◆ **The data**:

★ ★ ★

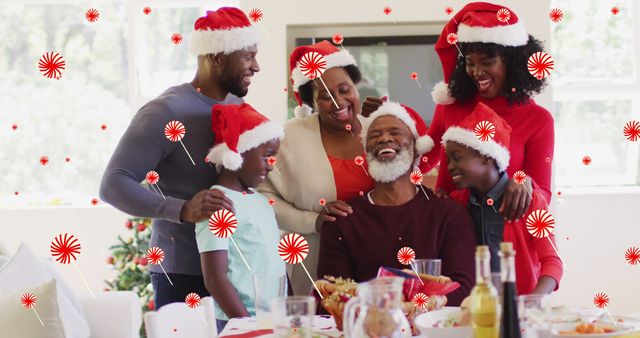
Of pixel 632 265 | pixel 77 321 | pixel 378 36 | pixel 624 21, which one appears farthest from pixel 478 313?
pixel 624 21

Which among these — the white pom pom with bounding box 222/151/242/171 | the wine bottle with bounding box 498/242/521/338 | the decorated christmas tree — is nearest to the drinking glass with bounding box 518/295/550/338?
the wine bottle with bounding box 498/242/521/338

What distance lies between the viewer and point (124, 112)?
584 centimetres

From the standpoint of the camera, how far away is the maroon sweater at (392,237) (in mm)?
2561

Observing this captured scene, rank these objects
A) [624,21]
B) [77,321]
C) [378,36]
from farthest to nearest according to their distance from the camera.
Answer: [624,21] → [378,36] → [77,321]

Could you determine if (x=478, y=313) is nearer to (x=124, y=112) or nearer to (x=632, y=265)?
(x=632, y=265)

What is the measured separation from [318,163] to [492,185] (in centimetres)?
60

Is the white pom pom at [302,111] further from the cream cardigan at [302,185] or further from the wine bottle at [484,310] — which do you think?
the wine bottle at [484,310]

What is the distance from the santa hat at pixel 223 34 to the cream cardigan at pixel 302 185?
1.15 ft

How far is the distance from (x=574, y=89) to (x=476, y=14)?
2.99 meters

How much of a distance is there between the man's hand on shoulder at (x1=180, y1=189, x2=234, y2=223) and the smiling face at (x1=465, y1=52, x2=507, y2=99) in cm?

★ ★ ★

Transcribe all of the rows above word for word, leaving out the pictures.

◆ **Output of the task**:
Of pixel 632 265 | pixel 77 321 | pixel 378 36 | pixel 624 21, which one appears farthest from pixel 478 313?
pixel 624 21

Which among these — the white pom pom with bounding box 222/151/242/171 | the wine bottle with bounding box 498/242/521/338 | the decorated christmas tree — is nearest to the drinking glass with bounding box 518/295/550/338?
the wine bottle with bounding box 498/242/521/338

What distance lies between the viewer and point (124, 112)?
584 centimetres

From the standpoint of the camera, how far away is the maroon sweater at (392,237) (in mm)?
2561

Observing this captured scene, rank these objects
A) [624,21]
B) [77,321]
C) [378,36]
from farthest to nearest according to their distance from the camera.
Answer: [624,21] → [378,36] → [77,321]

Could you determine if (x=478, y=313) is nearer to (x=124, y=112) or nearer to (x=632, y=265)?
(x=632, y=265)

What is the measured separation from [318,163] to [492,185] (in centimetres)?
60

Is the white pom pom at [302,111] further from the cream cardigan at [302,185] or further from the wine bottle at [484,310] — which do you think?
the wine bottle at [484,310]

What is the distance from the santa hat at pixel 223 34 to the cream cardigan at pixel 302 185?
1.15 ft

How far is the distance from (x=574, y=89) to (x=476, y=14)?
2.99 meters

How much of a distance is there between the man's hand on shoulder at (x1=180, y1=189, x2=234, y2=223) and the smiling face at (x1=465, y1=52, x2=507, y2=99) in cm?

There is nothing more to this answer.